## WHAT TO PRODUCE
Retype the entries verbatim, starting at the line that contains "If comparing green" and ending at the line that contains "1286 inches", including both of those lines.

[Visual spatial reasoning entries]
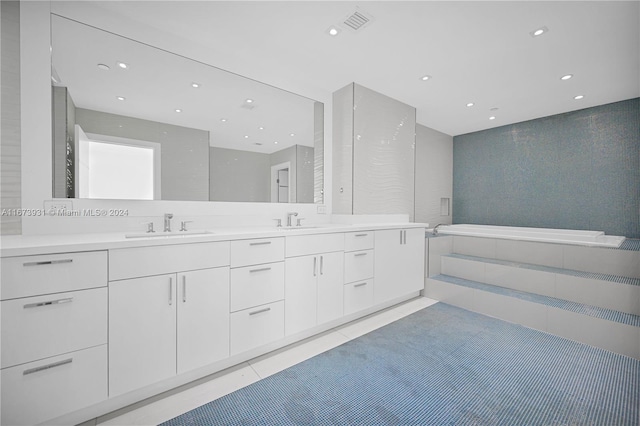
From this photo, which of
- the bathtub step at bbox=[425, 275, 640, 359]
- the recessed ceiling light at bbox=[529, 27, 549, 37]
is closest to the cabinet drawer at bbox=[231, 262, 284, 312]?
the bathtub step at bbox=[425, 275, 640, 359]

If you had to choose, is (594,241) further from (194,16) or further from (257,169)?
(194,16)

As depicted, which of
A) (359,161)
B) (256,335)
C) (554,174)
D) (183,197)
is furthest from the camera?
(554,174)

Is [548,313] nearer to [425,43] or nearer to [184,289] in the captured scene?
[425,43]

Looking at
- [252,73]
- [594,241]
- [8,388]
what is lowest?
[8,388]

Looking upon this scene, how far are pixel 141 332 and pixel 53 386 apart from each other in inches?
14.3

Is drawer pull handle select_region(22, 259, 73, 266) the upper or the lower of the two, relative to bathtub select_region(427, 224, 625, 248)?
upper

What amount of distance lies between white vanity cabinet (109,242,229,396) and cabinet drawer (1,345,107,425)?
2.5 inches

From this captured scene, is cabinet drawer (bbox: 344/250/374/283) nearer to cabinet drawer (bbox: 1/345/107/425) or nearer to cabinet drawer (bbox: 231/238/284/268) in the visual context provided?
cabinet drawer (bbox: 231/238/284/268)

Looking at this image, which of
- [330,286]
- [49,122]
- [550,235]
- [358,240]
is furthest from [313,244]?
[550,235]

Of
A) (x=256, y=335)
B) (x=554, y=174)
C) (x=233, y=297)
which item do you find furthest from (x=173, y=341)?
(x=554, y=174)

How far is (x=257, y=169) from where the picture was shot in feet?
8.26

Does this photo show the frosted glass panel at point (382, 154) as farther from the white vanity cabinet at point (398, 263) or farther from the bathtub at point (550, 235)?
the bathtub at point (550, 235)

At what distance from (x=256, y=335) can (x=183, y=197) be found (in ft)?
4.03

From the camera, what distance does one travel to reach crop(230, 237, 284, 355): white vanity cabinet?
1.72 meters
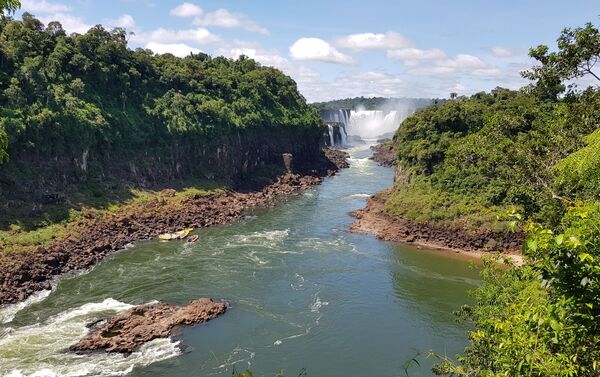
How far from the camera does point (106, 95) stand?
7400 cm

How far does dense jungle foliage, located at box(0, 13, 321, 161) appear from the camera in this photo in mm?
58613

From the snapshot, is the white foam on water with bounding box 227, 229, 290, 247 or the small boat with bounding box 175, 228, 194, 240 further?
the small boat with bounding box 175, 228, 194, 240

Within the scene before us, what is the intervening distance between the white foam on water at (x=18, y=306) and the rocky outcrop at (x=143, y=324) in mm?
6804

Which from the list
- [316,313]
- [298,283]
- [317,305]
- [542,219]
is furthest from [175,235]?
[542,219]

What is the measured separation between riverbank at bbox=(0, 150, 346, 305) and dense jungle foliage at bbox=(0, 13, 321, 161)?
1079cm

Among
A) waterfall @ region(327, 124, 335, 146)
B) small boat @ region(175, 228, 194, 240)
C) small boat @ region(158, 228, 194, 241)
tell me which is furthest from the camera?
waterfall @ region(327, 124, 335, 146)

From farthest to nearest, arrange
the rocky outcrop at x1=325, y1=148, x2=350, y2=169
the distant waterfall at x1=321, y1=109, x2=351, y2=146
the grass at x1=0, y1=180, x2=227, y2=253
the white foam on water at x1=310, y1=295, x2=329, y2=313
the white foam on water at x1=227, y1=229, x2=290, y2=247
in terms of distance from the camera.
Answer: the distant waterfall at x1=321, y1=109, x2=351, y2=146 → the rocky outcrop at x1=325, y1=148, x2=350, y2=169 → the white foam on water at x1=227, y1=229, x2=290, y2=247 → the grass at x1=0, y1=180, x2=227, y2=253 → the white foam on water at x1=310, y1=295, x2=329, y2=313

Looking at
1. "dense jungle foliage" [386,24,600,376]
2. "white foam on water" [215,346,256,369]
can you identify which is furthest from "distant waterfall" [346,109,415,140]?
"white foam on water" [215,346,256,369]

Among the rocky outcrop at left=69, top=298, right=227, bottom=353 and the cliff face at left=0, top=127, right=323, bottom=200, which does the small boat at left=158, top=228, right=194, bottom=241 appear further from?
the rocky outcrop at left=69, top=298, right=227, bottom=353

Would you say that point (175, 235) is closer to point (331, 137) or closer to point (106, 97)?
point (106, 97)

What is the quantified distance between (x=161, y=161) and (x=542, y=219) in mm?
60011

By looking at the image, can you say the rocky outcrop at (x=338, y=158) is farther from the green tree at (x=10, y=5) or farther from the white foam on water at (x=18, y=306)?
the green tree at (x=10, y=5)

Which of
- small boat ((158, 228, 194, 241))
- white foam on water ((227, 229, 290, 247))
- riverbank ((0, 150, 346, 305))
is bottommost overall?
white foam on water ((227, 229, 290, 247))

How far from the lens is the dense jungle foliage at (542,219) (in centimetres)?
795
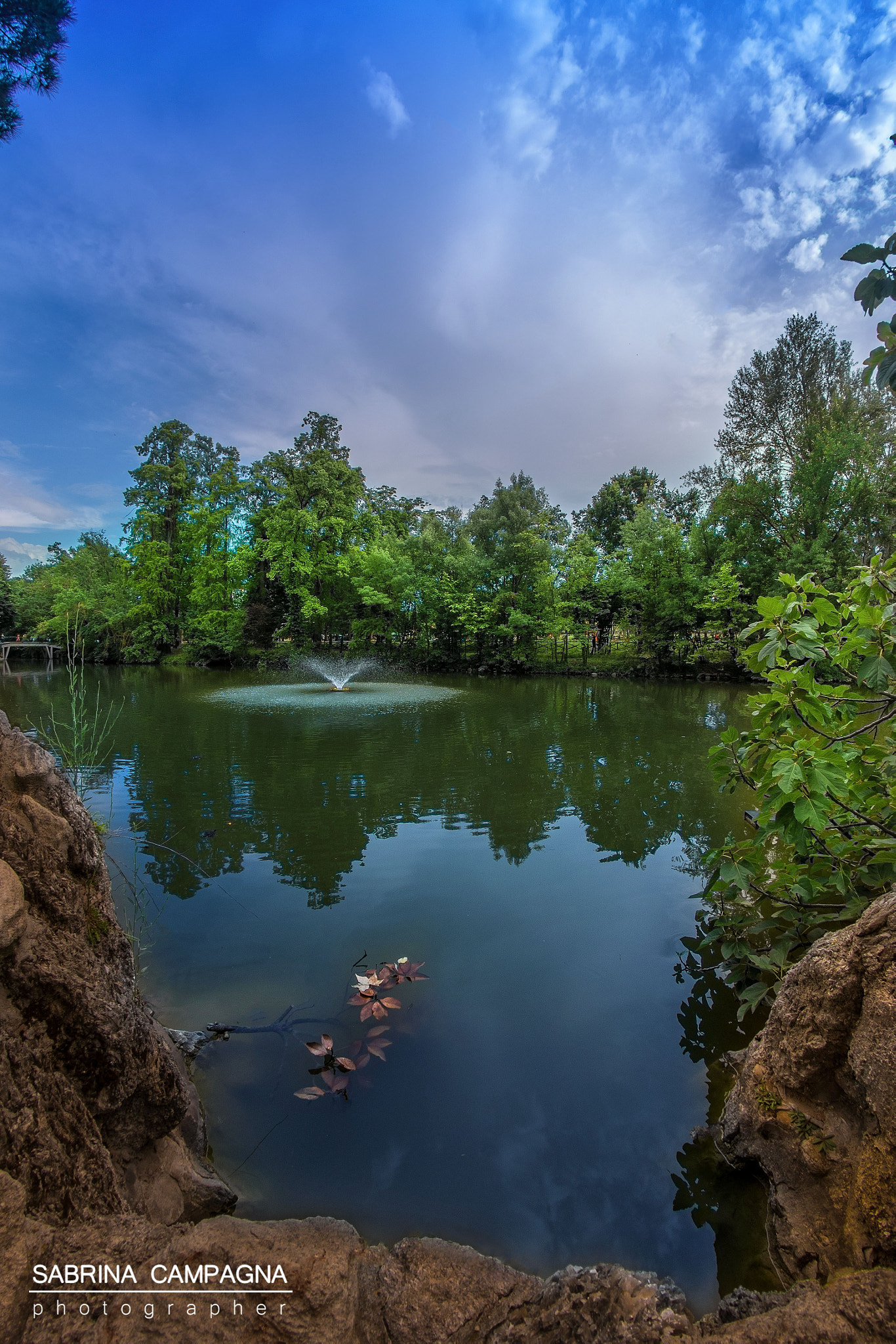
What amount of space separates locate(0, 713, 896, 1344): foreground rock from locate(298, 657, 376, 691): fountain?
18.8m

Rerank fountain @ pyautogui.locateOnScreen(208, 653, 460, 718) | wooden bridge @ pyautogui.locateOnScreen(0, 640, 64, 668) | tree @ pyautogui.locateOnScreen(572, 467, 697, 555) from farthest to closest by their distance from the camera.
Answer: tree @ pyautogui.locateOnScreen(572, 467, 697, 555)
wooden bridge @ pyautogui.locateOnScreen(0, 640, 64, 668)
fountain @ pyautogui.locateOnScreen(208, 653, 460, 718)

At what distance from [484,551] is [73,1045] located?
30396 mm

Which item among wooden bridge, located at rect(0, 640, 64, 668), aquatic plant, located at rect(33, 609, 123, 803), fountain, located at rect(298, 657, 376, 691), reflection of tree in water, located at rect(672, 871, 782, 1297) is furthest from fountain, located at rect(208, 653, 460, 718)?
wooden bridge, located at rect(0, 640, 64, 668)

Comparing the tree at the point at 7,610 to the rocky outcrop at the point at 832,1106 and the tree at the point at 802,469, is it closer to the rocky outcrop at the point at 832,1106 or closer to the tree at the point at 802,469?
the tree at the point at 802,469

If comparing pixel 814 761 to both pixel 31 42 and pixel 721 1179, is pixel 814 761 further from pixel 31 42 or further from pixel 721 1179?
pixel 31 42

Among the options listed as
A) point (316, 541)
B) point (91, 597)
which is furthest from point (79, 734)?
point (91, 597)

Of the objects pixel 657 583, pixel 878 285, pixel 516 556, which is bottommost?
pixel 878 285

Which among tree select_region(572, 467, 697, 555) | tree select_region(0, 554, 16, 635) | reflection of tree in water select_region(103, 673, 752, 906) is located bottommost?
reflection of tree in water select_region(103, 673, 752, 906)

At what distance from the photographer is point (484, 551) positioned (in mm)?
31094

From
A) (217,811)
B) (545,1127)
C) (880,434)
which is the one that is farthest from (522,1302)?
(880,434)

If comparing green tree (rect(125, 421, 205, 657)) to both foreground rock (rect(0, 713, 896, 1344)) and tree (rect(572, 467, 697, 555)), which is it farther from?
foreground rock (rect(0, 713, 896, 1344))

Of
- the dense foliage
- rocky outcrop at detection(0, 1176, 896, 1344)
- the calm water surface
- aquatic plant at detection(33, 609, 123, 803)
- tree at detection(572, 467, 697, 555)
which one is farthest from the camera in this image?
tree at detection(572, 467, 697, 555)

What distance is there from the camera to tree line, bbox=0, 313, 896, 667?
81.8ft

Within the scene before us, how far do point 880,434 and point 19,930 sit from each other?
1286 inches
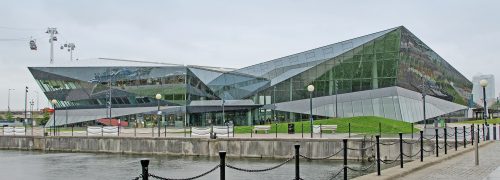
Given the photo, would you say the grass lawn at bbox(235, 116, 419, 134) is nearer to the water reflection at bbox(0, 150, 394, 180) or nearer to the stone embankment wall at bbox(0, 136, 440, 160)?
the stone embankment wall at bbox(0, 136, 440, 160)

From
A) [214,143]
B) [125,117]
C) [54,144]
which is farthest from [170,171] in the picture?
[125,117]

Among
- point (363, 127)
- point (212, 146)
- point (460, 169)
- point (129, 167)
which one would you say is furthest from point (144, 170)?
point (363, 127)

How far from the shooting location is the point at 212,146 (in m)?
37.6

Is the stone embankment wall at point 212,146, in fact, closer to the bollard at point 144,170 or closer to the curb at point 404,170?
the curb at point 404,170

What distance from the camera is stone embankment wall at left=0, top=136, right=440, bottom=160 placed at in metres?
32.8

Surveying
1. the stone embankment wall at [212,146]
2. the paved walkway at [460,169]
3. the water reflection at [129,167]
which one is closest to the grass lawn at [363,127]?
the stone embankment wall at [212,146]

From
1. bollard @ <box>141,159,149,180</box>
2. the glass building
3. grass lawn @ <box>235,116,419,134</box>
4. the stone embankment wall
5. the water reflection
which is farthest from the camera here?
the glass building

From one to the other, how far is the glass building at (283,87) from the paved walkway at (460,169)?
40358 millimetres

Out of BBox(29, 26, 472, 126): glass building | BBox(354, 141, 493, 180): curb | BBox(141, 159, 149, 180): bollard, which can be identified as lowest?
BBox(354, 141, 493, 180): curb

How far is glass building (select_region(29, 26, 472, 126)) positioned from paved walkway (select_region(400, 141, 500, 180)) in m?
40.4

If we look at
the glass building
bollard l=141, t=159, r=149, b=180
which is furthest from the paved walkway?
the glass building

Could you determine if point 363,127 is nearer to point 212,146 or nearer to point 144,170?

## SOLUTION TO THE PROBLEM
If comparing green tree (rect(125, 421, 205, 657)) to both foreground rock (rect(0, 713, 896, 1344)) and tree (rect(572, 467, 697, 555)), which is it farther from?
foreground rock (rect(0, 713, 896, 1344))

Of
- the dense foliage
- rocky outcrop at detection(0, 1176, 896, 1344)
- the calm water surface
- aquatic plant at detection(33, 609, 123, 803)
- tree at detection(572, 467, 697, 555)
which one is farthest from the camera in this image?
tree at detection(572, 467, 697, 555)

What distance is there from the camera to tree line, bbox=0, 313, 896, 667?
81.8ft

Within the scene before us, how far do point 880,434 and point 19,930 sit from each other?
1286 inches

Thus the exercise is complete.